Return every record below exactly as written, omitting any pictures.

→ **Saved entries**
═══
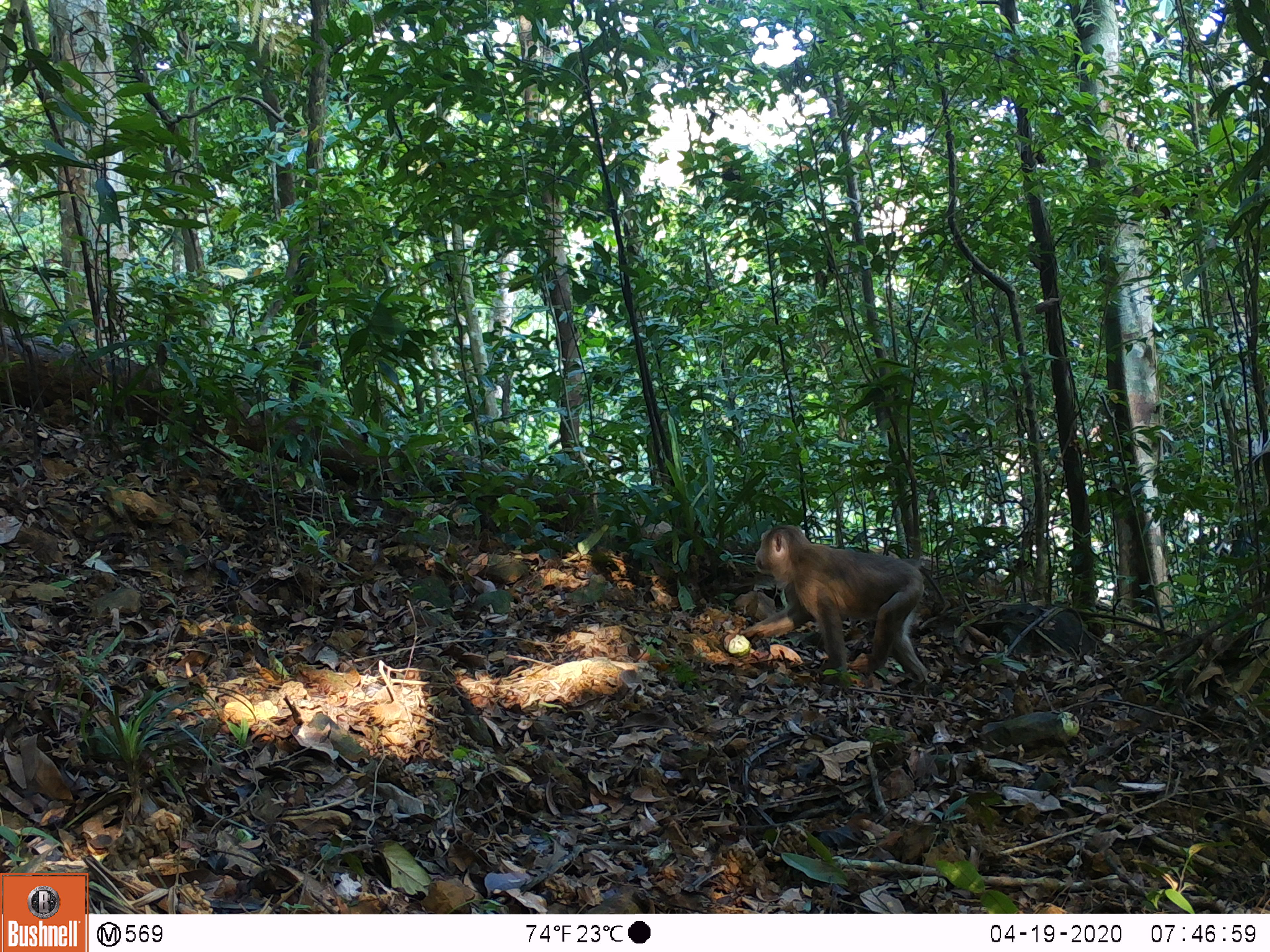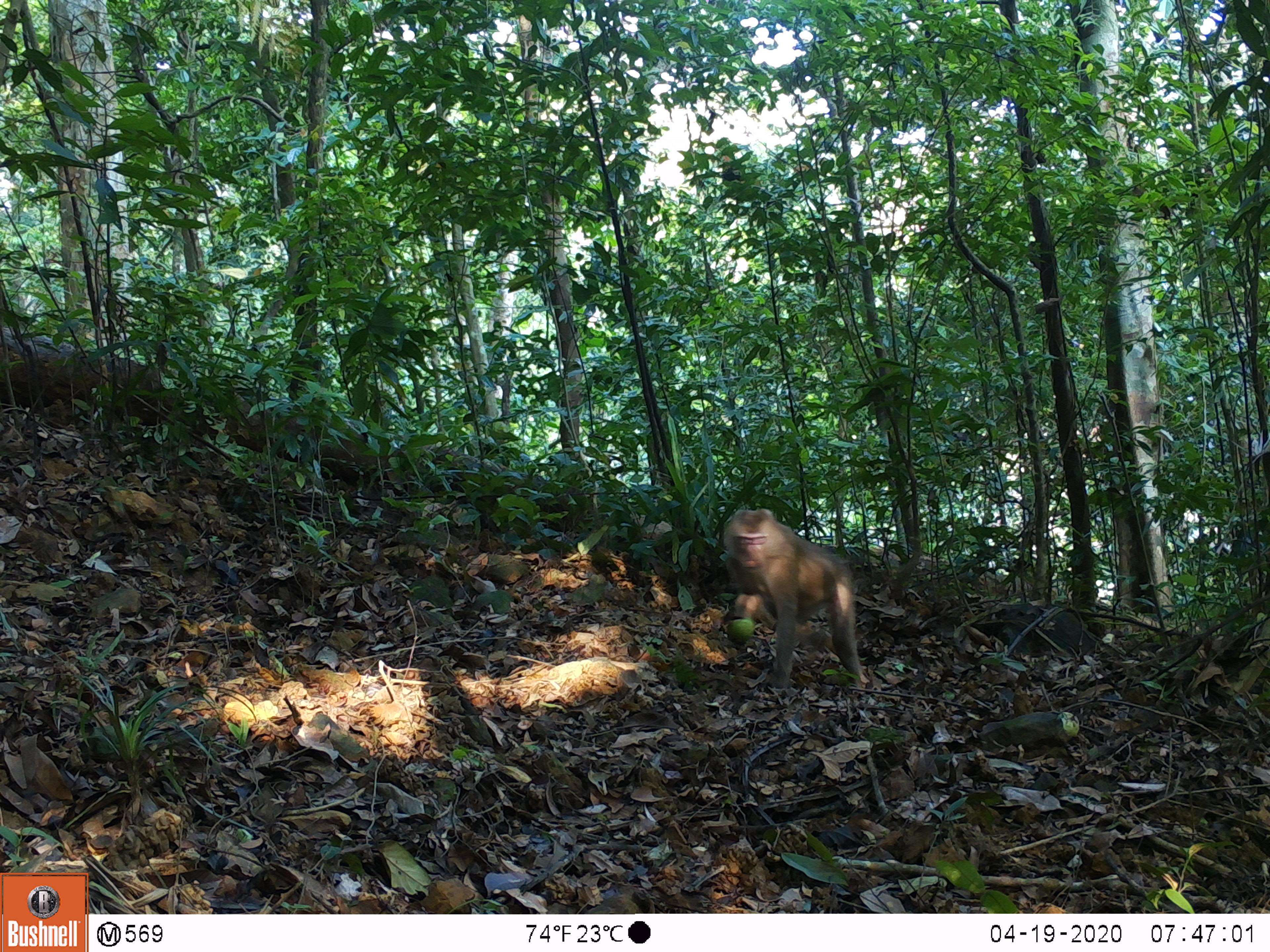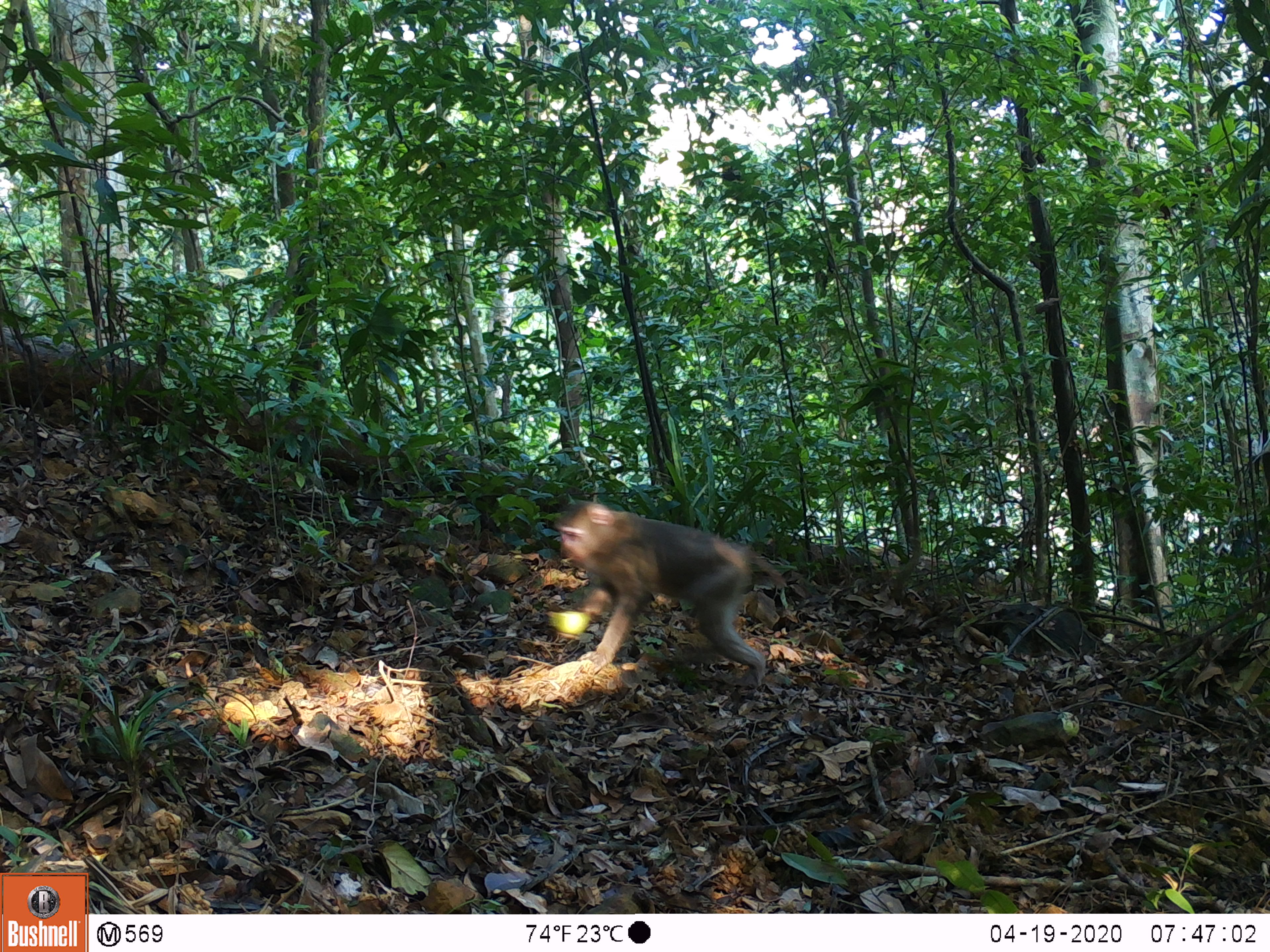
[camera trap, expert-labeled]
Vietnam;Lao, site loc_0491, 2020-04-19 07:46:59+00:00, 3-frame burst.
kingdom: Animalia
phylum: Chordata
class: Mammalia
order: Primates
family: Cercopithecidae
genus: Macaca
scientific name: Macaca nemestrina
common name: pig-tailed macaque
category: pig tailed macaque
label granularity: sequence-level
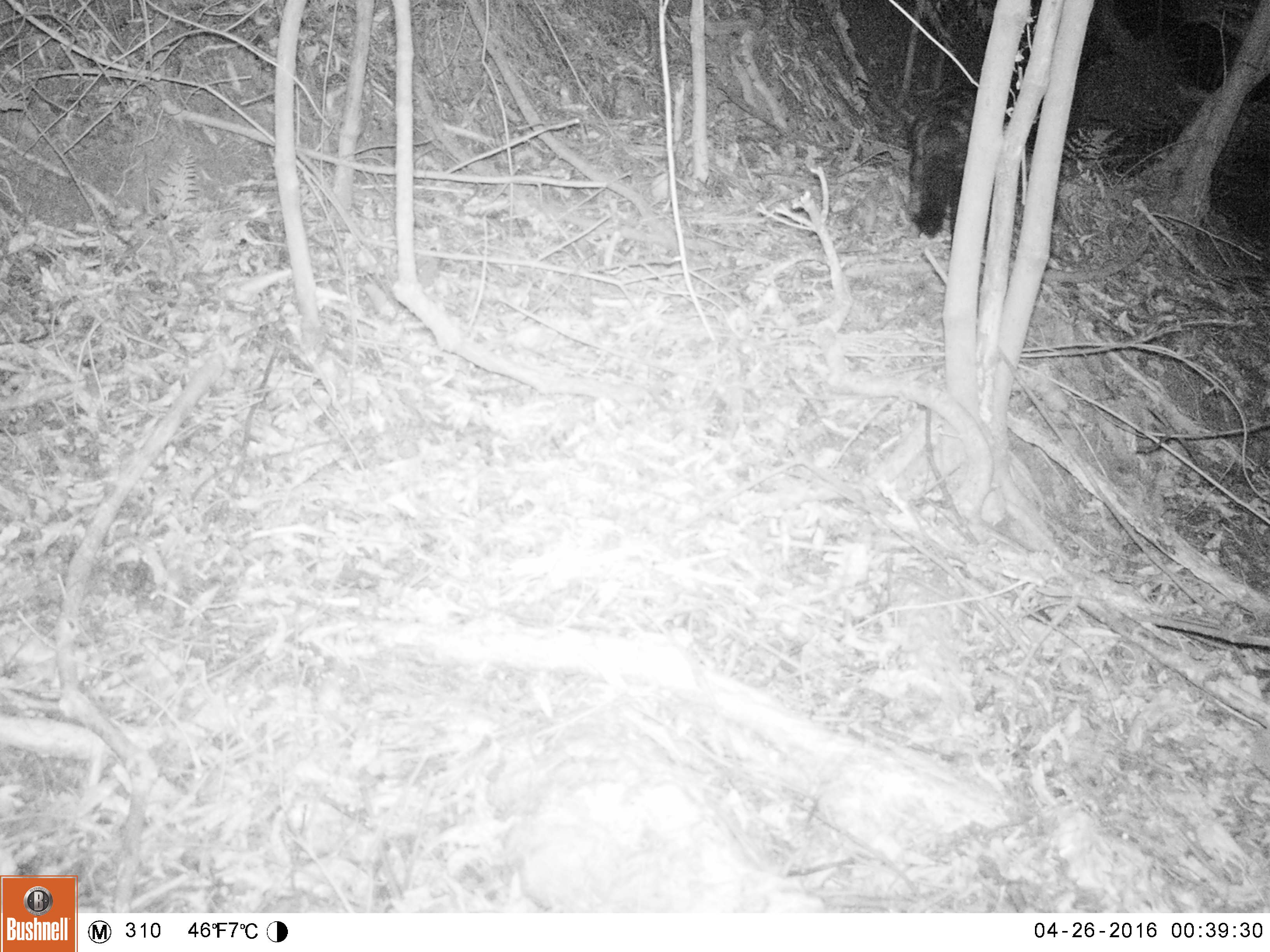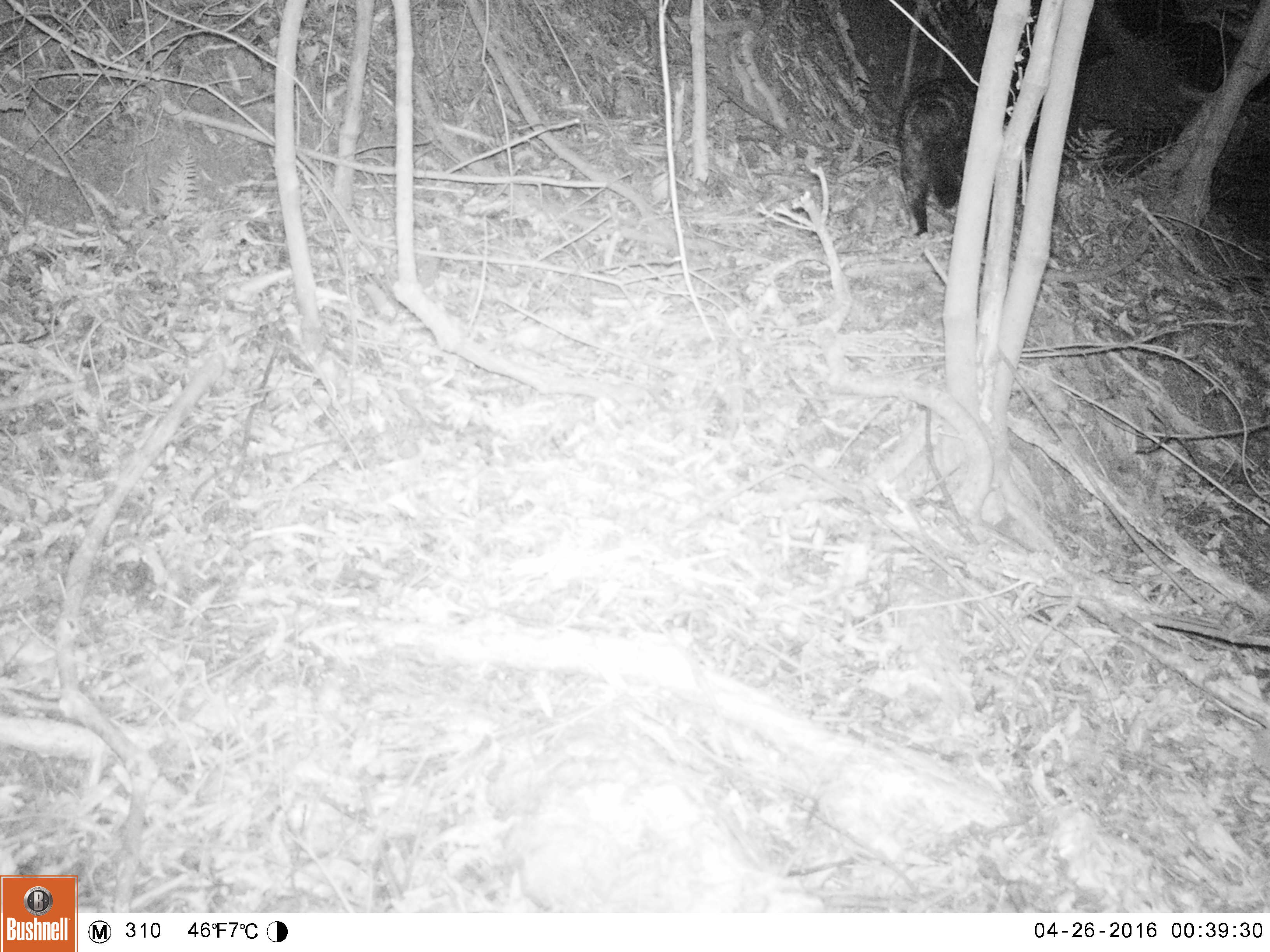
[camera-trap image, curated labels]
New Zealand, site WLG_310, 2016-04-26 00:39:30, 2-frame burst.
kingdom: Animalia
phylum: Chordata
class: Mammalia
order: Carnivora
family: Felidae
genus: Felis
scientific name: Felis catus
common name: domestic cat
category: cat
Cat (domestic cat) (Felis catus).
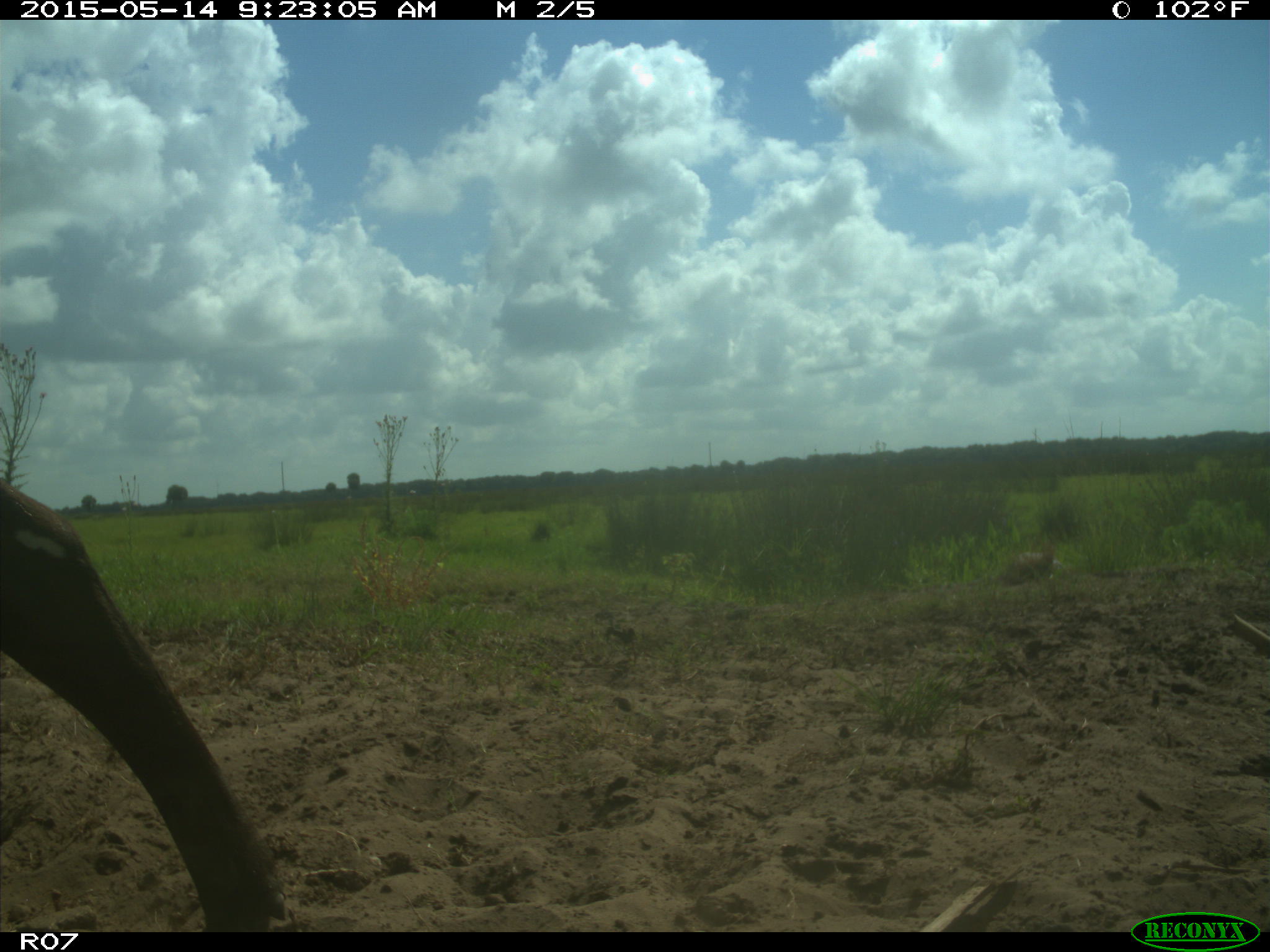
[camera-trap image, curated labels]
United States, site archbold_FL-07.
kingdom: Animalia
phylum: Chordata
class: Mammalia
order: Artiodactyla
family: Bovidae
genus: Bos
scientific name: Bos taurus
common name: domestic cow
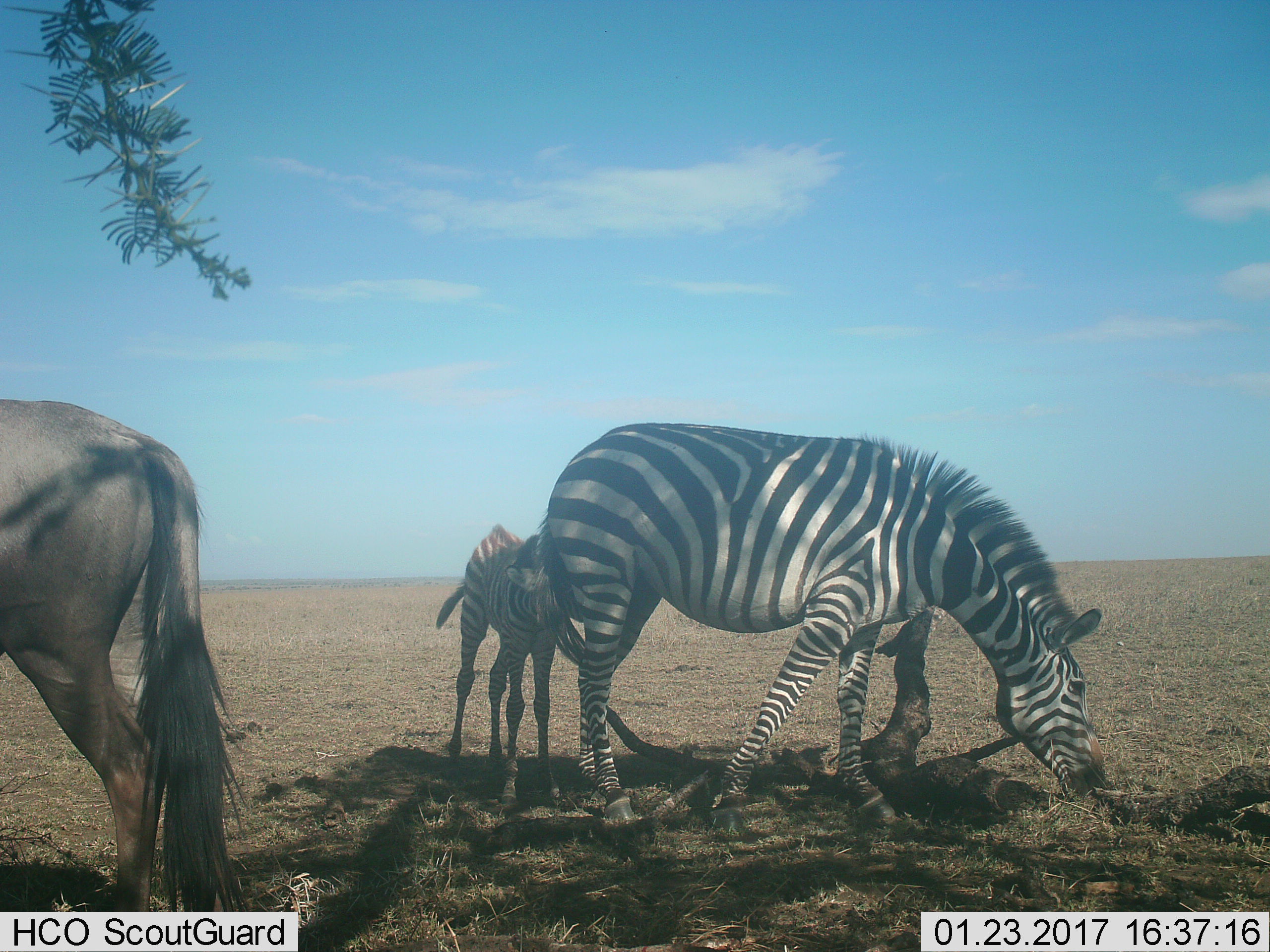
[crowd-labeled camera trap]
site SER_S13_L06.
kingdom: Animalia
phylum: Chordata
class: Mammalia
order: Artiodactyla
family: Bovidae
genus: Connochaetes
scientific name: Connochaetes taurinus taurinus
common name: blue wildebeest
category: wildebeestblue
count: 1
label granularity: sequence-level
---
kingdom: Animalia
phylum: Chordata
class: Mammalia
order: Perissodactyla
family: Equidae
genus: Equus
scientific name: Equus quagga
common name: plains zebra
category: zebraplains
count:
═══
→ **Solution**
[camera trap, expert-labeled]
Vietnam;Lao, site loc_0491, 2020-04-19 07:46:59+00:00, 3-frame burst.
kingdom: Animalia
phylum: Chordata
class: Mammalia
order: Primates
family: Cercopithecidae
genus: Macaca
scientific name: Macaca nemestrina
common name: pig-tailed macaque
category: pig tailed macaque
label granularity: sequence-level
[camera-trap image, curated labels]
New Zealand, site WLG_310, 2016-04-26 00:39:30, 2-frame burst.
kingdom: Animalia
phylum: Chordata
class: Mammalia
order: Carnivora
family: Felidae
genus: Felis
scientific name: Felis catus
common name: domestic cat
category: cat
Cat (domestic cat) (Felis catus).
[camera-trap image, curated labels]
United States, site archbold_FL-07.
kingdom: Animalia
phylum: Chordata
class: Mammalia
order: Artiodactyla
family: Bovidae
genus: Bos
scientific name: Bos taurus
common name: domestic cow
[crowd-labeled camera trap]
site SER_S13_L06.
kingdom: Animalia
phylum: Chordata
class: Mammalia
order: Artiodactyla
family: Bovidae
genus: Connochaetes
scientific name: Connochaetes taurinus taurinus
common name: blue wildebeest
category: wildebeestblue
count: 1
label granularity: sequence-level
---
kingdom: Animalia
phylum: Chordata
class: Mammalia
order: Perissodactyla
family: Equidae
genus: Equus
scientific name: Equus quagga
common name: plains zebra
category: zebraplains
count:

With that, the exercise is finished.